Joséphine NDIONE, Benoît LECOMTE

04 / 1998

Joséphine Ndione, Secrétaire Générale du GRAIF (Groupe de Recherche et d’Appui aux Initiatives Féminines) : "Je peux dire que l’aide apportée a beaucoup renforcé la place des femmes dans la société parce qu’elles ont accès au crédit, et grâce à ce crédit, elles peuvent entreprendre des activités économiques : le petit commerce, la commercialisation des produits, la vente des produits artisanaux. Ou bien entreprendre des actions de saison sèche comme le maraîchage ou la transformation des produits. Ces revenus-là leur donnent beaucoup de possibilités de vendre, de se déplacer, d’acheter et de négocier avec d’autres groupements ou d’autres villages.

Si on observe la femme actuelle et qu’on compare avec celle d’il y a 15 ou 20 ans, on se rend compte que l’aide a renforcé nettement leur place. Celle qui vend est capable d’assurer au moins la dépense quotidienne. Ou bien elle est capable de payer la scolarisation de son enfant. Ou bien elle est capable de cotiser pour la mutuelle de santé ou d’acheter un sac de riz ou un complément de mil.
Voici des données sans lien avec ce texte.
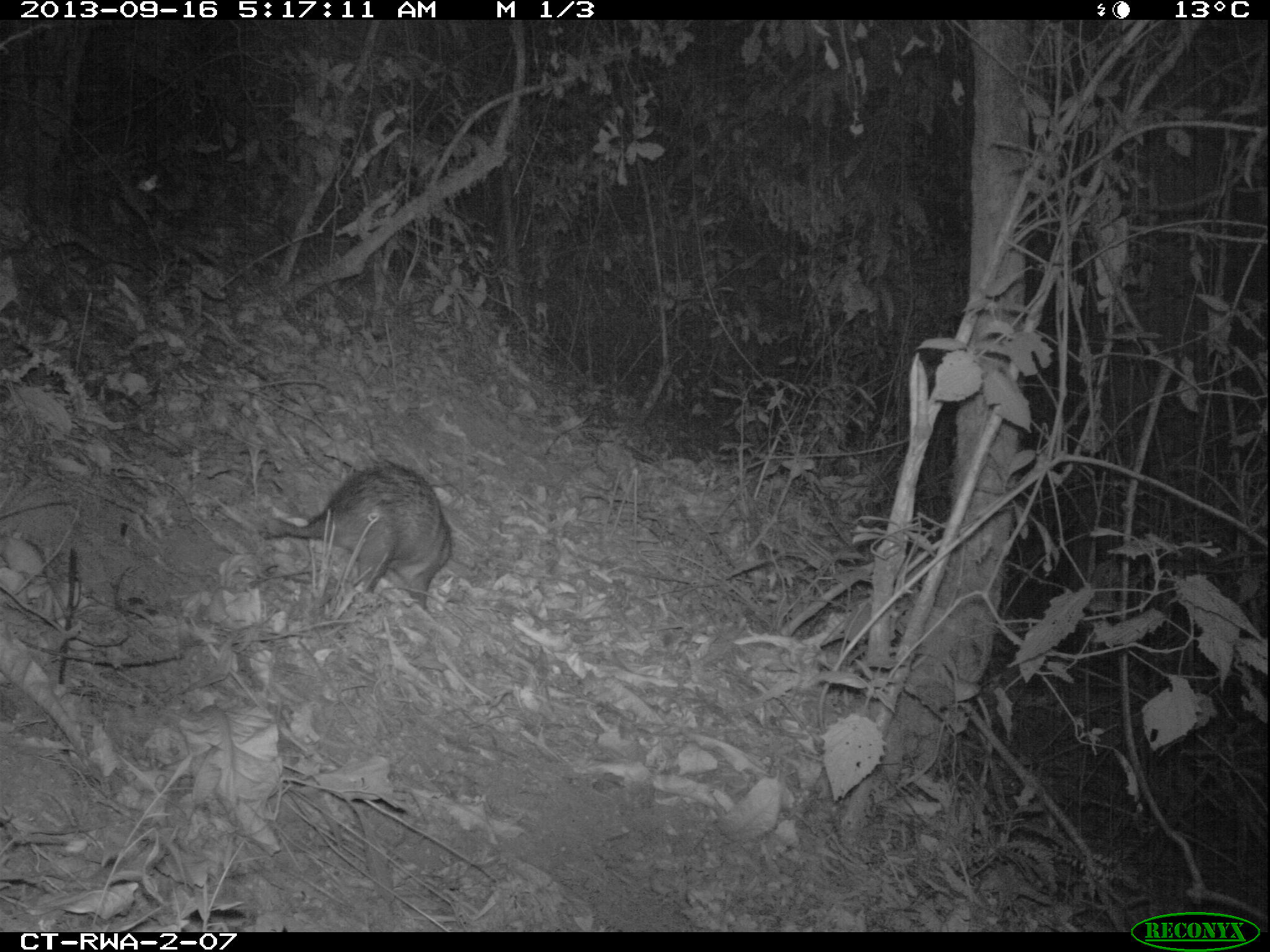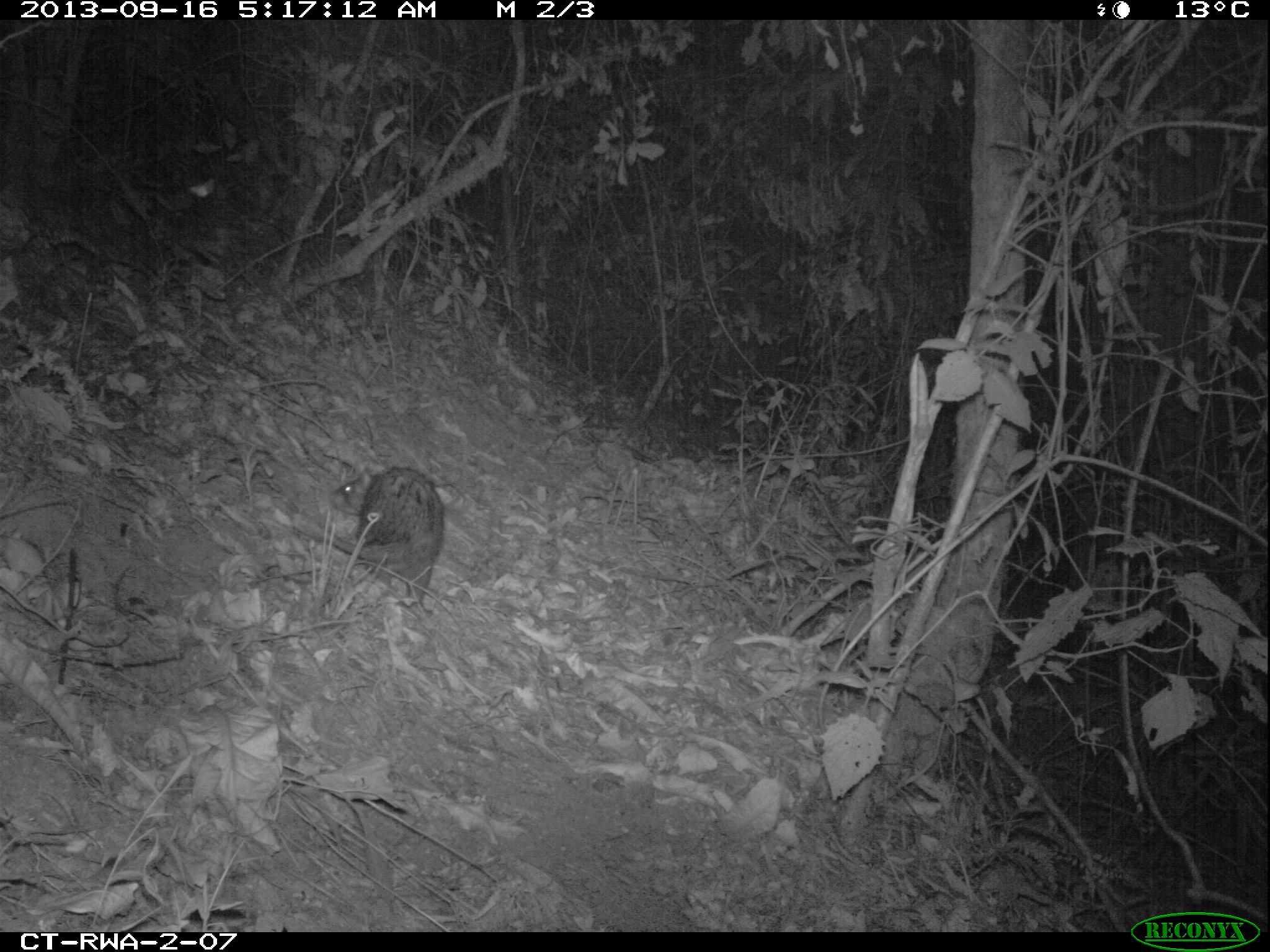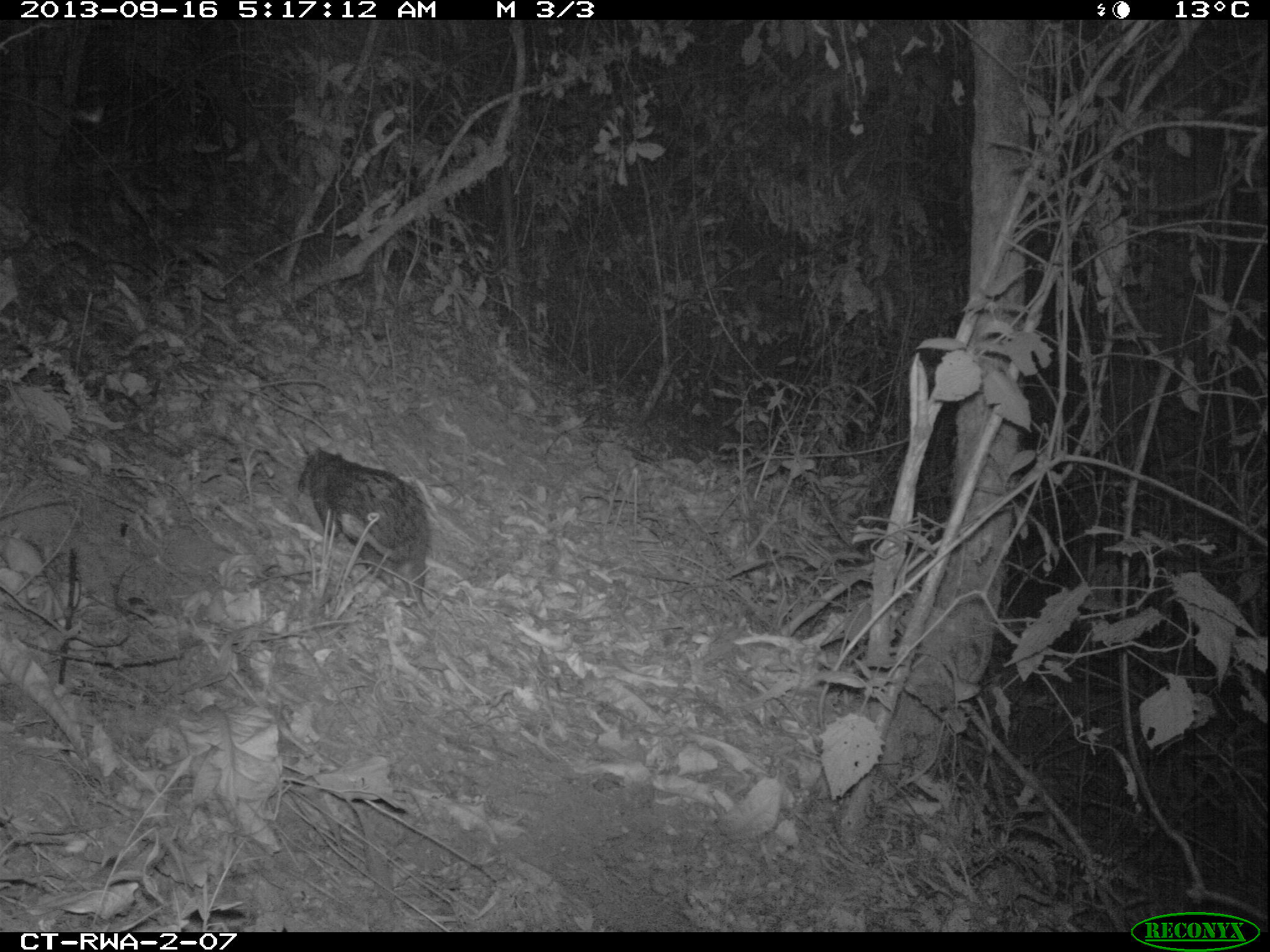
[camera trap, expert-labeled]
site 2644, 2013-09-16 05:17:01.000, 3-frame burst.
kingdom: Animalia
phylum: Chordata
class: Mammalia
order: Rodentia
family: Hystricidae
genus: Atherurus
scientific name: Atherurus africanus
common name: african brush-tailed porcupine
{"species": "Atherurus africanus (african brush-tailed porcupine)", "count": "1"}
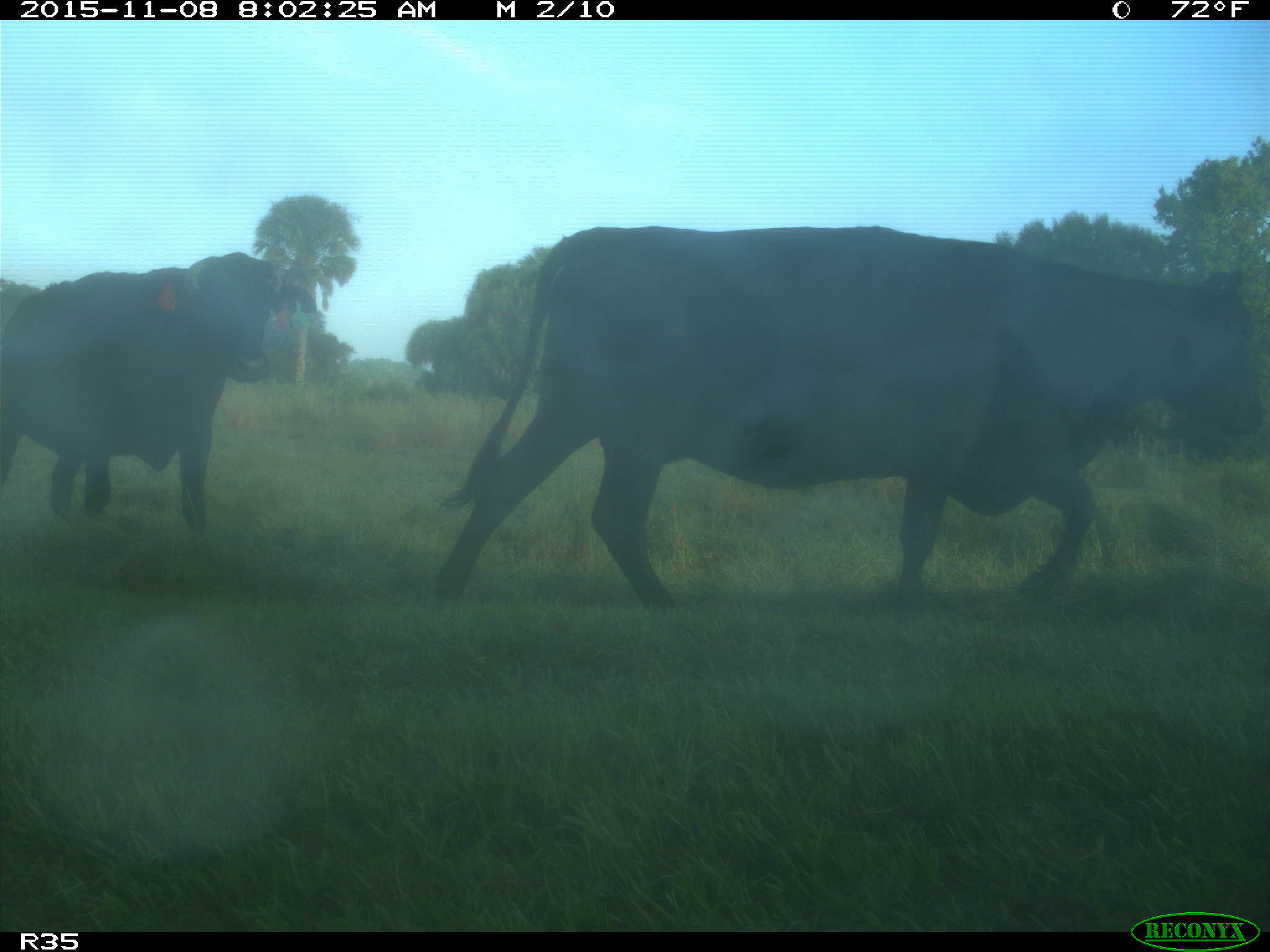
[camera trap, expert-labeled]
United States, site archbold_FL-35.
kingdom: Animalia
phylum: Chordata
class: Mammalia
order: Artiodactyla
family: Bovidae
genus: Bos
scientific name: Bos taurus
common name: domestic cow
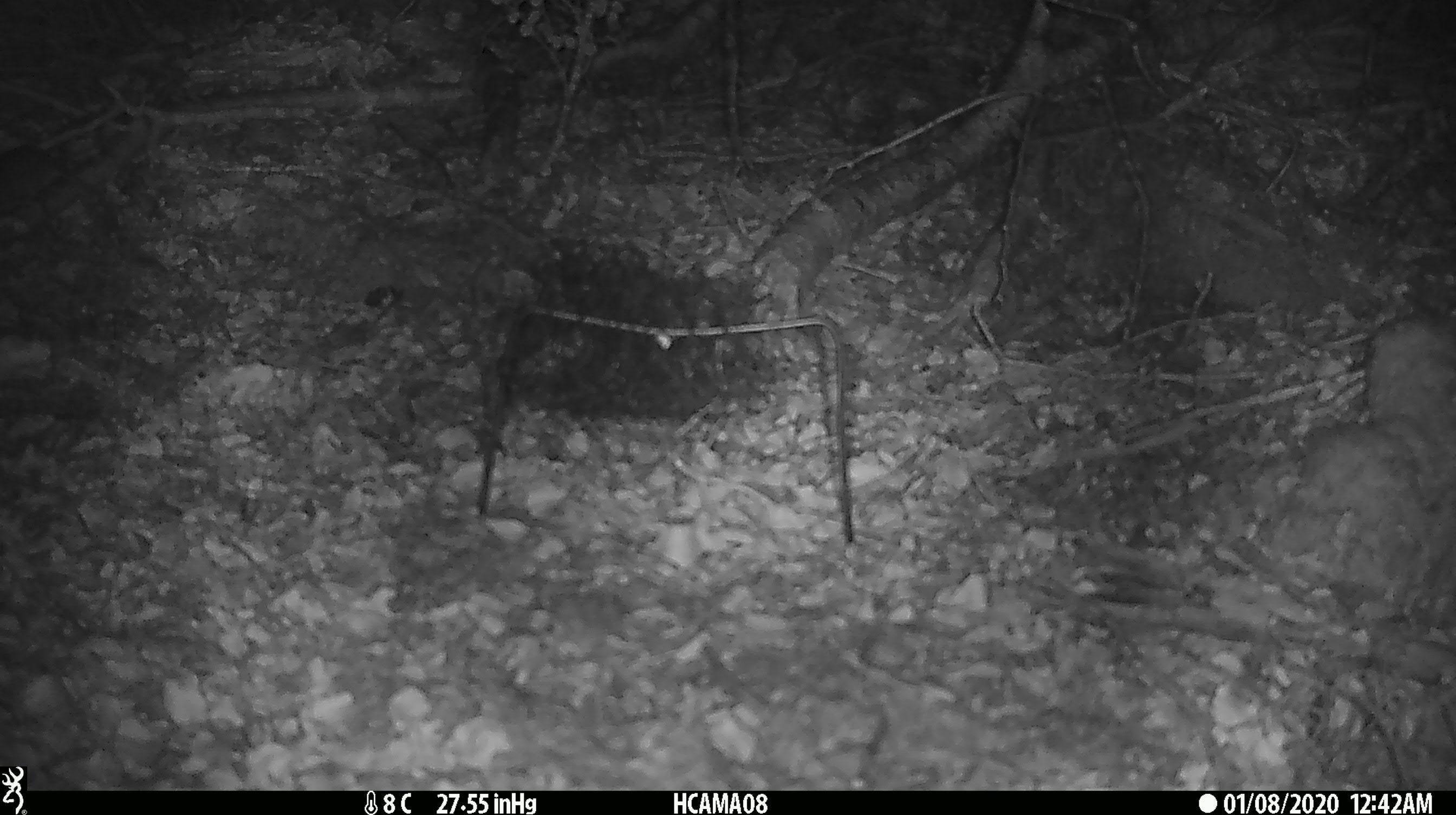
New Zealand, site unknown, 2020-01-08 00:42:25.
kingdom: Animalia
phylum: Chordata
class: Mammalia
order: Rodentia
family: Muridae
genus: Mus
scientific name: Mus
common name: mouse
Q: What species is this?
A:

Ainsi, vis à vis de son mari, elle a beaucoup plus de poids, elle est beaucoup plus considérée parce que le mari se rend compte de tout ce qu’elle apporte dans la famille.

Il y a peut-être 20 ans, on aurait dit : "l’homme est le responsable de la famille, c’est lui qui doit nourrir la famille, lui qui doit apporter tout." Et beaucoup de femmes attendaient tout de leur mari. Même si leur mari n’a pas les possibilités financières de supporter toute la gestion, la femme attendait de son mari qu’il paie tout. Cela dépend des ethnies mais chez nous, on a vécu cela pendant très longtemps. Aujourd’hui il y a une prise de conscience dans ce sens : la femme sait que si elle apporte un revenu en même temps que celui de son mari, elle sera davantage considérée par le mari et elle aura plus de poids dans la famille. Peut-être lui va apporter ce qu’il a mais elle sait désormais qu’elle doit "bouger", qu’elle a des capacités, qu’elle doit travailler comme son mari. Elle sait qu’ils sont, tous deux, responsables de la famille. Je pense qu’elles ont compris que le crédit et les actions économiques sont un moyen pour mieux se positionner dans la famille.

Cette nouvelle attitude des femmes et des hommes est renforcée si l’on donne assez de place aux femmes pour exprimer vraiment ce que sont leurs préoccupations et si on les associe aux décisions. Pour cela, on les écoute et on les laisse parler. Qu’elles prennent la parole, qu’elles puissent s’exprimer sur ce qu’elles veulent, ce qu’elles ressentent, ce qu’elles veulent devenir ; je pense que cette façon de faire renforce leurs capacités. Voici un exemple : si on fait une animation dans un village avec une animatrice-femme, peut-être que cela facilitera le changement souhaité. Mais cela n’exclue pas qu’on puisse travailler avec des animateurs masculins comme nous le faisons dans le programme d’alphabétisation. Ce sont des femmes qui doivent apprendre, mais on emploie des facilitateurs-hommes comme des facilitatrices-femmes, cela dépend des endroits; ici on trouve des femmes, là on trouve des hommes. Et vice-versa également : par exemple pour le programme-santé, on a des animatrices-femmes qui interviennent dans des villages et y travaillent avec les hommes. Ainsi, en travaillant avec les uns et les autres, peut-être que les hommes ne diront plus : "c’est une animatrice-femme, donc je ne discute pas avec elle, ou je n’échange pas avec elle".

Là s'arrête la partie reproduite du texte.